● Document passage:
----

I heard this poem on the radio awhile back. Written by Marie Howe about her brother:
Johnny, the kitchen sink has been clogged for days, some utensil
probably fell down there. And the Drano won't work but smells dangerous,
and the crusty dishes have piled up
waiting for the plumber I still haven't called.
This
is the everyday we spoke of. It's winter again: the sky's a deep,
headstrong blue, and the sunlight pours through
the open living-room windows because the heat's on too
high in here and I can't turn it off.
For weeks now, driving, or
dropping a bag of groceries in the street, the bag breaking,
I've been thinking: This is what the living do.
And
yesterday, hurrying along those wobbly bricks in the Cambridge sidewalk,
spilling my coffee down my wrist and sleeve,
I thought it again, and again later, when buying a
hairbrush: This is it. Parking. Slamming the car door shut in the cold.
What you called that yearning.
What you finally gave up.
We want the spring to come
and the winter to pass. We want whoever to call or not call, a letter, a
kiss--we want more and more and then more of it.

----

● Task item:
Decide whether each statement agrees with the poem about the speaker's brother, answering yes or no and quoting the words of the poem that settle it: 1. The Drano cleared the clogged sink. 2. The speaker has not yet called the plumber. 3. The heat is on too high and the speaker can't turn it off. The entries aren't needed.

----

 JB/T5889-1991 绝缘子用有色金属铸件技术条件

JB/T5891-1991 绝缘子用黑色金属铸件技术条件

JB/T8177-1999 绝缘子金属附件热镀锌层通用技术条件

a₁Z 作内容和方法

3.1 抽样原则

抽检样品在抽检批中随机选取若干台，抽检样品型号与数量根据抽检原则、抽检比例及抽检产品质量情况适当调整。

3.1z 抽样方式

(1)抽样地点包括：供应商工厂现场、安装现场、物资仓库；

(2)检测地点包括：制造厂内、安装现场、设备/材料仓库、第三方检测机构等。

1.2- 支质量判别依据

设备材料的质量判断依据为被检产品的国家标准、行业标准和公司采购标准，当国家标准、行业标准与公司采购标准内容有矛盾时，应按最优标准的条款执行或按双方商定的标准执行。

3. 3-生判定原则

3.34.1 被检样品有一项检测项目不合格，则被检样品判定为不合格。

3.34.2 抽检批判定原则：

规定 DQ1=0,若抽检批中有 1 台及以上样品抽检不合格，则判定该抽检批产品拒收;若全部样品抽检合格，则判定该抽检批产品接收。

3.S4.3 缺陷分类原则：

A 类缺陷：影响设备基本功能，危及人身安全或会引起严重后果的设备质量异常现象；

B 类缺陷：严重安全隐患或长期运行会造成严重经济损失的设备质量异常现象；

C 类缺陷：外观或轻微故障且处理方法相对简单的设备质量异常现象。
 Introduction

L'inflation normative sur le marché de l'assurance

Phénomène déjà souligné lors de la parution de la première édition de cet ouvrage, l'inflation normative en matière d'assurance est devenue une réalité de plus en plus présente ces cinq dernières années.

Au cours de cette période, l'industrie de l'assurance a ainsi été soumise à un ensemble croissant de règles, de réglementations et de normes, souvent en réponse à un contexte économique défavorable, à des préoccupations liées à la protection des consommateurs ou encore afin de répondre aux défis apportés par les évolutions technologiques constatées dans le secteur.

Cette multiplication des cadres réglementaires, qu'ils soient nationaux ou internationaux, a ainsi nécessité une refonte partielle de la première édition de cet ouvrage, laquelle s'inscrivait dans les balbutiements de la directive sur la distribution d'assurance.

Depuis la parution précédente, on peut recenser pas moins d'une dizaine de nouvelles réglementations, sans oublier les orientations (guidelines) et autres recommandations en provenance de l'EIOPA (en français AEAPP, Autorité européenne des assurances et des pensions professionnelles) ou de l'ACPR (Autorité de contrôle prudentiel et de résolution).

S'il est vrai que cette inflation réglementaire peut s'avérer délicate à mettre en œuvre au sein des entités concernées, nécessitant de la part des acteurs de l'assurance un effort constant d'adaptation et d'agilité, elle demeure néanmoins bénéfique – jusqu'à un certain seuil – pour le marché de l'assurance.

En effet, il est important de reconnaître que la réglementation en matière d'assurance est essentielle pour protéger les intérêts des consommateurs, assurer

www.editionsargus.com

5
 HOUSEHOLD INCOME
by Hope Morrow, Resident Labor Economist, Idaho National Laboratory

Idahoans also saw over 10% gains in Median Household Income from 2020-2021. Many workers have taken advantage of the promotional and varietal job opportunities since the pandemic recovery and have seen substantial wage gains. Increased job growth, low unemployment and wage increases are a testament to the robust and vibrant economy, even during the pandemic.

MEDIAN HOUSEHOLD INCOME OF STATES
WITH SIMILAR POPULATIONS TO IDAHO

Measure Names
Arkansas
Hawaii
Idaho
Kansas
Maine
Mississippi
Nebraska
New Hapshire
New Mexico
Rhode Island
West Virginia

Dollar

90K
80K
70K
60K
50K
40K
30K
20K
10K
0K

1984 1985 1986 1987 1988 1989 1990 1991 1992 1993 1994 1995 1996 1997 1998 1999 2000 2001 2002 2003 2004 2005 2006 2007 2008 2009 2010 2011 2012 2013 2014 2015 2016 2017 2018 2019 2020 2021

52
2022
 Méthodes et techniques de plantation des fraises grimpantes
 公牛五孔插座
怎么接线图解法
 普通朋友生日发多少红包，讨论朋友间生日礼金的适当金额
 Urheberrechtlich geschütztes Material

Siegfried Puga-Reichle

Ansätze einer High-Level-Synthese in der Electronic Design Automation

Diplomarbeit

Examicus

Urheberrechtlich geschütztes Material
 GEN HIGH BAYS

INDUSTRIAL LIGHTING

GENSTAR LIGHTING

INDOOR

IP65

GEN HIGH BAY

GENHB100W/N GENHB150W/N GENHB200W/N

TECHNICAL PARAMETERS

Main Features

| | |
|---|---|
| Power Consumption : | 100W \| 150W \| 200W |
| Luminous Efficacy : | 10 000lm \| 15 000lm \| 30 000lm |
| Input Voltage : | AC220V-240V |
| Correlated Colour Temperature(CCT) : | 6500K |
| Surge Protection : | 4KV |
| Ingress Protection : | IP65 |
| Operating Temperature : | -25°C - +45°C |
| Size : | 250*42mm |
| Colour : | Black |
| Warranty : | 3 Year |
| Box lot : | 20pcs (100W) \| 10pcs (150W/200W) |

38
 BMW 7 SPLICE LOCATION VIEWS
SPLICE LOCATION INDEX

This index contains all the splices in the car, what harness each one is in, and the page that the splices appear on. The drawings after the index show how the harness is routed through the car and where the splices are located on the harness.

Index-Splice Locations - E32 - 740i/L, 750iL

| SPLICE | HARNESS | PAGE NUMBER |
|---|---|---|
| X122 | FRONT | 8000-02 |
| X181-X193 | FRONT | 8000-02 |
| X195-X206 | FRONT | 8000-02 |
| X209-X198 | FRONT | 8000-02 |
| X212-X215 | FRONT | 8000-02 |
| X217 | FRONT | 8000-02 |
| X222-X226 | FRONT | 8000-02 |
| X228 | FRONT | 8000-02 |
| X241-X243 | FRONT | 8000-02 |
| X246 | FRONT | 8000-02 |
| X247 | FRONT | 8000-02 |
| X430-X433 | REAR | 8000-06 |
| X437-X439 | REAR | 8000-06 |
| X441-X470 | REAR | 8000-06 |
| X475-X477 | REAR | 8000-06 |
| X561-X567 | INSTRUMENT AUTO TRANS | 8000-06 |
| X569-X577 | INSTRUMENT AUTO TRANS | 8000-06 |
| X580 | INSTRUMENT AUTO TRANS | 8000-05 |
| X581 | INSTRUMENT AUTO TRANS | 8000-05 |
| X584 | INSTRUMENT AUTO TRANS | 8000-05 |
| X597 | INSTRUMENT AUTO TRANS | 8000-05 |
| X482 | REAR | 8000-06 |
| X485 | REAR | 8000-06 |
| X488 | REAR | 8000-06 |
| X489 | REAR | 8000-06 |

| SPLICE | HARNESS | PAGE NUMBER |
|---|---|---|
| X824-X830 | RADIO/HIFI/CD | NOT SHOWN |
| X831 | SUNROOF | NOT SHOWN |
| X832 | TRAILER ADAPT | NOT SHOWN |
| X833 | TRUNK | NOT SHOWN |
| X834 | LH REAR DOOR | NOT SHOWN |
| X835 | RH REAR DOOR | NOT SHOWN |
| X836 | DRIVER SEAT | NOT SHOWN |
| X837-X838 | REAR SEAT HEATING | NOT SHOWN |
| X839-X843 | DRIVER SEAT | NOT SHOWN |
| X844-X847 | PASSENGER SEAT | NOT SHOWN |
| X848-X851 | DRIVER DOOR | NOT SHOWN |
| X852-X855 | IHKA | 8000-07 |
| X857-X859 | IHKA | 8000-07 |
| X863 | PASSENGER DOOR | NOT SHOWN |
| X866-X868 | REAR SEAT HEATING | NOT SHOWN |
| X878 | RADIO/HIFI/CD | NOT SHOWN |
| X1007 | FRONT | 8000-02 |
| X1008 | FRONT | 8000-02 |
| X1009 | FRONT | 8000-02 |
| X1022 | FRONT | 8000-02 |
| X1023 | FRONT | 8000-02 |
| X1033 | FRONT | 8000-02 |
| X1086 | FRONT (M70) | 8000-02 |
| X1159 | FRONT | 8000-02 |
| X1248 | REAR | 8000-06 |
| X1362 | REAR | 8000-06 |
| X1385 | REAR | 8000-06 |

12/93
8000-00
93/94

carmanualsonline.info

----

● Output for this task:
1. No: "the Drano won't work but smells dangerous"
2. Yes: "waiting for the plumber I still haven't called"
3. Yes: "the heat's on too high in here and I can't turn it off"